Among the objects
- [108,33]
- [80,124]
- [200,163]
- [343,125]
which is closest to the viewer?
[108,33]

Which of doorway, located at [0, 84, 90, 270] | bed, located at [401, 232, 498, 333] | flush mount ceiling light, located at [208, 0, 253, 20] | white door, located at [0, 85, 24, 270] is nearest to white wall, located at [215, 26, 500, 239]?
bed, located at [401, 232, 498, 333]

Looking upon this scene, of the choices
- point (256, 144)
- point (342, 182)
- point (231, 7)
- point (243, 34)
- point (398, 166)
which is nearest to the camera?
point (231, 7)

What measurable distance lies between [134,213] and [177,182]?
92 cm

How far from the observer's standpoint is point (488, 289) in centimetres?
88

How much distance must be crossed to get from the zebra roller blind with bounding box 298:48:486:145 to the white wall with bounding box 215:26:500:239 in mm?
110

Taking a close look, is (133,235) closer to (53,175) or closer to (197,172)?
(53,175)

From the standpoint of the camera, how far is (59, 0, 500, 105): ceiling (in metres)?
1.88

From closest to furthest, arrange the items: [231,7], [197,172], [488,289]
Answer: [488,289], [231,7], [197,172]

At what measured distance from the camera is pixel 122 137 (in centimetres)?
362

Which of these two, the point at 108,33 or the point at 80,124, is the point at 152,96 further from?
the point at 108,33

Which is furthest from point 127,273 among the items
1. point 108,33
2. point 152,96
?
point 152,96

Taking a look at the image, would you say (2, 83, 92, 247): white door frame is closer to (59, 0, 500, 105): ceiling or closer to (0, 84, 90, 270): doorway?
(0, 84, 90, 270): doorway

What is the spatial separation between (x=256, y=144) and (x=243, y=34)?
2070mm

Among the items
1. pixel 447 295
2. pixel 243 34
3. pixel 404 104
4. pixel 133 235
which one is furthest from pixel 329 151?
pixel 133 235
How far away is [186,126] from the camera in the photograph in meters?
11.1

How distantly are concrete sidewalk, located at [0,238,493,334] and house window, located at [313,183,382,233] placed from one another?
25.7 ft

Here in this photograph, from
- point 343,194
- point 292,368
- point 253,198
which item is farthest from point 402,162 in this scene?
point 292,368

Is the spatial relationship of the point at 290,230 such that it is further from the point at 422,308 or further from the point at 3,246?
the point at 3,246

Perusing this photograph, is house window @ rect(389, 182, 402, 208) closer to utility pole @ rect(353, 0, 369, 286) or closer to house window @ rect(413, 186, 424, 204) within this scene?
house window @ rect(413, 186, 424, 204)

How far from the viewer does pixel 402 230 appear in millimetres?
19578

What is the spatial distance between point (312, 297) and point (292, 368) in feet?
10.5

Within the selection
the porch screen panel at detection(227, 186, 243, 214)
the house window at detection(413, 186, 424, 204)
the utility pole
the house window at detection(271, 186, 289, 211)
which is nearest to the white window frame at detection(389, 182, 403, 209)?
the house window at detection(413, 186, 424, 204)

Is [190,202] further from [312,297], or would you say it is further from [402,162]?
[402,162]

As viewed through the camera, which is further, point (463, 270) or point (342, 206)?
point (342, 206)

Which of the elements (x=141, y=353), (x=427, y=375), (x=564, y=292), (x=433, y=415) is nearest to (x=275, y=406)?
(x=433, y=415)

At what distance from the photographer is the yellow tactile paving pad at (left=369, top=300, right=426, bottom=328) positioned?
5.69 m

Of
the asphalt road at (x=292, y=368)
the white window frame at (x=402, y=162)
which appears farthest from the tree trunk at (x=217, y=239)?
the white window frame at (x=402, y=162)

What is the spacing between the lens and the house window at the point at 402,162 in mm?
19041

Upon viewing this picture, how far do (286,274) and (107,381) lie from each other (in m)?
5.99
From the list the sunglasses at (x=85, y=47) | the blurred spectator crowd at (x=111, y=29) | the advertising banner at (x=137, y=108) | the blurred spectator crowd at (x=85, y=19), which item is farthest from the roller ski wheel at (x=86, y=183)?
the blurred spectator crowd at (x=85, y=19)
□ □ □ □ □ □ □
**BRIEF:** Count the lines above that contain the string "rect", and reply with only that number.

**THE SOLUTION:** 2